* Recorded data *
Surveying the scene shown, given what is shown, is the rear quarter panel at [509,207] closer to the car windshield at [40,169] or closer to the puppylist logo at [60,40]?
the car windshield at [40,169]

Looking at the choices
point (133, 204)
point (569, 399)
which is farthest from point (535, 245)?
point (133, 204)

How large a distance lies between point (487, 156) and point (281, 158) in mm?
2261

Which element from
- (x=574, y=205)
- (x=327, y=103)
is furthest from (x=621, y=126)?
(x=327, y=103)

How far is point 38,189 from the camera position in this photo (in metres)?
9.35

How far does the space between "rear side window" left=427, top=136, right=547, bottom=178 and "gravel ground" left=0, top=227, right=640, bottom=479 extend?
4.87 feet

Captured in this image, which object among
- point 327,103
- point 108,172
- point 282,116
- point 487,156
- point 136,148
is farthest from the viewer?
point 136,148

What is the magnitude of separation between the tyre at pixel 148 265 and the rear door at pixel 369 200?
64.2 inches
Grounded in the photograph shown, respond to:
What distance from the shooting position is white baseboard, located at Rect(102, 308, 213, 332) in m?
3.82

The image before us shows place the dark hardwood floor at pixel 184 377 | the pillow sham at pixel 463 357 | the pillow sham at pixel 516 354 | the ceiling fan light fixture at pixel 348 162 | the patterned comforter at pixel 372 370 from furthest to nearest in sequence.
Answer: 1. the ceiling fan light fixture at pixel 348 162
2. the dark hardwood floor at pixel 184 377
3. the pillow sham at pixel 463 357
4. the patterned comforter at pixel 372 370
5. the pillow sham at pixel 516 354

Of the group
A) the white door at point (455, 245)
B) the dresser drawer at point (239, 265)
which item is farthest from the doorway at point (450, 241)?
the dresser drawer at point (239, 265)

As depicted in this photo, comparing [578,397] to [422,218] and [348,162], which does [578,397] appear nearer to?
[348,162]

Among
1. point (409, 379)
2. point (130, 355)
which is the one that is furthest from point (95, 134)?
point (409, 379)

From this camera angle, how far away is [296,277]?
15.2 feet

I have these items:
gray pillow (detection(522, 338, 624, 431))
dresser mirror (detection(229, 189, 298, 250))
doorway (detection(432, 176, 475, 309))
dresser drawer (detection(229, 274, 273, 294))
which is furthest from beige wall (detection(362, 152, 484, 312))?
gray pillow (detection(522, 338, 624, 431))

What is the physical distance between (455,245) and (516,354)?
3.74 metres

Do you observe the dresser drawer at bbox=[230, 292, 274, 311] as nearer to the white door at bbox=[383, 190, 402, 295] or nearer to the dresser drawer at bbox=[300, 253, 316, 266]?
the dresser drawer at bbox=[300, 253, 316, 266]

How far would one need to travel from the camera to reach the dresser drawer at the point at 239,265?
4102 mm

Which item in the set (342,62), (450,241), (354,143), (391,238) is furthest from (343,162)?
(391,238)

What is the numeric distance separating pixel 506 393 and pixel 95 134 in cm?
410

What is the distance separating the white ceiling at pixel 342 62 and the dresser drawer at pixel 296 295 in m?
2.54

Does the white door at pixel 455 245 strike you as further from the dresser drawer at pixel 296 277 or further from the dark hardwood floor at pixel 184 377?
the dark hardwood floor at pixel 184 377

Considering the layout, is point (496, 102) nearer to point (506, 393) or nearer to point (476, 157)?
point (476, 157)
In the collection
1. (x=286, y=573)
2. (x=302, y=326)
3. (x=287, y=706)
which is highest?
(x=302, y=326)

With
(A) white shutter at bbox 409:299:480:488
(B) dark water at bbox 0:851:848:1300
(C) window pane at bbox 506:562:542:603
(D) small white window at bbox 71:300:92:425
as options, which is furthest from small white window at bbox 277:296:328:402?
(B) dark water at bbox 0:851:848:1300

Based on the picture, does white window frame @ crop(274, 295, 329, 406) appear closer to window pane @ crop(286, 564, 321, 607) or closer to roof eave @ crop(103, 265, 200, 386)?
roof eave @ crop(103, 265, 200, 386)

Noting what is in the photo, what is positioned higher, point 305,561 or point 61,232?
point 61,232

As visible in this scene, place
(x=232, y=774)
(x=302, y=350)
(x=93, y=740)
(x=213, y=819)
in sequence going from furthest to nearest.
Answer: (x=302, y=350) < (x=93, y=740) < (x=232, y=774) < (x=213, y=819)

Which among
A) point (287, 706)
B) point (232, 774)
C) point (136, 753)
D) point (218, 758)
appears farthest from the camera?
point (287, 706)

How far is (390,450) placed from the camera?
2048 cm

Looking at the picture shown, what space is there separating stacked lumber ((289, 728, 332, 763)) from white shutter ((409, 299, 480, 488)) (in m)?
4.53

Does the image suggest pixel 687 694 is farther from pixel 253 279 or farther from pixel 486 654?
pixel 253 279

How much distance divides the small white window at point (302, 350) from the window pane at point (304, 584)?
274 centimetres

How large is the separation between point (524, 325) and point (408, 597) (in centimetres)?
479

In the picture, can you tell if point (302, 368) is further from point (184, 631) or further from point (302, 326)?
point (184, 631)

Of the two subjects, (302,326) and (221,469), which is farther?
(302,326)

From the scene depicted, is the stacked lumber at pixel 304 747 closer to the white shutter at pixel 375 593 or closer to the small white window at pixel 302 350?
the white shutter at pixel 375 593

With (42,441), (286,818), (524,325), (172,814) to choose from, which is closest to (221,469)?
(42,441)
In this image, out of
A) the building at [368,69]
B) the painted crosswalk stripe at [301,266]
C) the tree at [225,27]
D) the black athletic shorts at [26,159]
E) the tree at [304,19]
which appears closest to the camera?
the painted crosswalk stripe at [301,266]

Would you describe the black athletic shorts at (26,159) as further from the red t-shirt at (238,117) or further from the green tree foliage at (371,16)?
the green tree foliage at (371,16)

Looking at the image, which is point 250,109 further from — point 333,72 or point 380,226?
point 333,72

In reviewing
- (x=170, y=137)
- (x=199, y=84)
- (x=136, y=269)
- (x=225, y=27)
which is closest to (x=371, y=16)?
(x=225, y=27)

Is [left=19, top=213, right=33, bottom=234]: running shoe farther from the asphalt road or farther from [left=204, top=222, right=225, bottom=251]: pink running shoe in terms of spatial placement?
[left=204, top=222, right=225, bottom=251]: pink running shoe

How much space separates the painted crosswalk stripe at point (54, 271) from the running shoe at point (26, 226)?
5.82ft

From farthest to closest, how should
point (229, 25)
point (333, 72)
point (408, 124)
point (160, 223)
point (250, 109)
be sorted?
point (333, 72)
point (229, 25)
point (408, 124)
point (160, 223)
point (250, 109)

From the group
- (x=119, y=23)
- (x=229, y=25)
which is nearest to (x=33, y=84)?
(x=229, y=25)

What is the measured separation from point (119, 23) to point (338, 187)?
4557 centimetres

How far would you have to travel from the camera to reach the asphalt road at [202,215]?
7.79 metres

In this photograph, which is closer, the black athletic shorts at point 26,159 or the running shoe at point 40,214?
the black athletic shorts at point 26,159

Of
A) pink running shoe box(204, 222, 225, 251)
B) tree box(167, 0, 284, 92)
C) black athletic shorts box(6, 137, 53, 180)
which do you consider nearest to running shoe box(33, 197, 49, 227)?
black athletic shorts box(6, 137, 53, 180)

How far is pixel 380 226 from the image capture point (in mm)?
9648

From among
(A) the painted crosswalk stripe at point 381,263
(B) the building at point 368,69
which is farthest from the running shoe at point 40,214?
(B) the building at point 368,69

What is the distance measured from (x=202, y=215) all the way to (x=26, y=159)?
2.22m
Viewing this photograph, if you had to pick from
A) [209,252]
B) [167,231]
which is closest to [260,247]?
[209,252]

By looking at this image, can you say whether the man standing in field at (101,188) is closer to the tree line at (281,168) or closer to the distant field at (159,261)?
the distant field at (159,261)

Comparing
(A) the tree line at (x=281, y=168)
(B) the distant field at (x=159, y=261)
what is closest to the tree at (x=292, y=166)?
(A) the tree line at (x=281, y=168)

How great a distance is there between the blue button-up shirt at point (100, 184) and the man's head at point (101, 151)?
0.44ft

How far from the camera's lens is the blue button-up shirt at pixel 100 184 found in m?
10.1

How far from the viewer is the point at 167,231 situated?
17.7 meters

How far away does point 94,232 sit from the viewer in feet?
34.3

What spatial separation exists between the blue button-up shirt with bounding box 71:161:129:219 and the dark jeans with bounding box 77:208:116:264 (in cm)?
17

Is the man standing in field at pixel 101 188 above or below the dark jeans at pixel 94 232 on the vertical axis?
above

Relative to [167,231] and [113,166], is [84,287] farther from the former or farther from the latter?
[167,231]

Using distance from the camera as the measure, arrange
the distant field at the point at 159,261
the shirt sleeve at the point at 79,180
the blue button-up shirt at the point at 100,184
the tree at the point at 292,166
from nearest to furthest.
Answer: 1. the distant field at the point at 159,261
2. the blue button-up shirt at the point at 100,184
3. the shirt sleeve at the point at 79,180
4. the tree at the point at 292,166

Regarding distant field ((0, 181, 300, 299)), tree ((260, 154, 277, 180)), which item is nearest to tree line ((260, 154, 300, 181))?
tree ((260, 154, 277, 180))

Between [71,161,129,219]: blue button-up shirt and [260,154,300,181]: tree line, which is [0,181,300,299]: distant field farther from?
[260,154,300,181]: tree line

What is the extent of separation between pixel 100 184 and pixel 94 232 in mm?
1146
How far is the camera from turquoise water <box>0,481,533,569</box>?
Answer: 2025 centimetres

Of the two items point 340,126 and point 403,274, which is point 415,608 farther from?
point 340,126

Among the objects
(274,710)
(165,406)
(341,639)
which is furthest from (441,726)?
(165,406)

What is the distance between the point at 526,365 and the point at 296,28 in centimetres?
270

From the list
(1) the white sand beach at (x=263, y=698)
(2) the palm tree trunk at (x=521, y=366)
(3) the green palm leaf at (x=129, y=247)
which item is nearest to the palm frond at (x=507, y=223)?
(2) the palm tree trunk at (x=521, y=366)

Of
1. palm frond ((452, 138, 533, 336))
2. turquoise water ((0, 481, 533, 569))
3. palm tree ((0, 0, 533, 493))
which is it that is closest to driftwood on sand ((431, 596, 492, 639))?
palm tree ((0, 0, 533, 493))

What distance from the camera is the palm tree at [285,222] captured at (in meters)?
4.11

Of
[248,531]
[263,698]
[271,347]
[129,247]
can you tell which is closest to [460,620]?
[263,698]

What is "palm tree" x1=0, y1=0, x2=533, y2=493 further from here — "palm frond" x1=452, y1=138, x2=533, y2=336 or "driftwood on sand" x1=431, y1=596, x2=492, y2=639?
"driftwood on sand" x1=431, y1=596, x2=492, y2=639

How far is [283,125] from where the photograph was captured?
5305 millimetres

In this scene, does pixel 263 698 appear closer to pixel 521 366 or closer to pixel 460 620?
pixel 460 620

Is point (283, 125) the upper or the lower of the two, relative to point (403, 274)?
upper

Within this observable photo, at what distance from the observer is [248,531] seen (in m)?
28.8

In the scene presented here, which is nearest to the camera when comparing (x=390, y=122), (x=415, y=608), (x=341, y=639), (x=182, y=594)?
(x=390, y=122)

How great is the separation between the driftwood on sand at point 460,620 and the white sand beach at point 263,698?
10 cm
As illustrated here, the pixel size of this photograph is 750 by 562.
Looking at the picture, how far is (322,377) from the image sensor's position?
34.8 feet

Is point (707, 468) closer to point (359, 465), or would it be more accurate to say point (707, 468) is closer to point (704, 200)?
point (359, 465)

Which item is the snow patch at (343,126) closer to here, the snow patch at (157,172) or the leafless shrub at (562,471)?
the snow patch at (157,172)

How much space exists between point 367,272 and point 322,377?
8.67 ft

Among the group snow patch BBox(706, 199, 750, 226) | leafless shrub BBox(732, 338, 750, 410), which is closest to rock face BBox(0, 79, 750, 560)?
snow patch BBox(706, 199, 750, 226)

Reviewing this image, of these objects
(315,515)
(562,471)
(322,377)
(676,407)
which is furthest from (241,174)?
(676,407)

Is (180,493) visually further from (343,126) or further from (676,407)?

* Goal *
Reproduce the items verbatim from the line containing "From farthest to closest, how should" to the line containing "4557 centimetres", including both of those lines.

* Solution to this exercise *
From farthest to closest, how should
point (229, 25)
point (333, 72)
point (408, 124)
point (160, 223)
point (250, 109)
be sorted?
point (333, 72)
point (229, 25)
point (408, 124)
point (160, 223)
point (250, 109)

From the group
- (x=119, y=23)
- (x=229, y=25)
which is nearest to (x=33, y=84)?
(x=229, y=25)

What is the measured separation from point (119, 23) to point (338, 187)?
4557 centimetres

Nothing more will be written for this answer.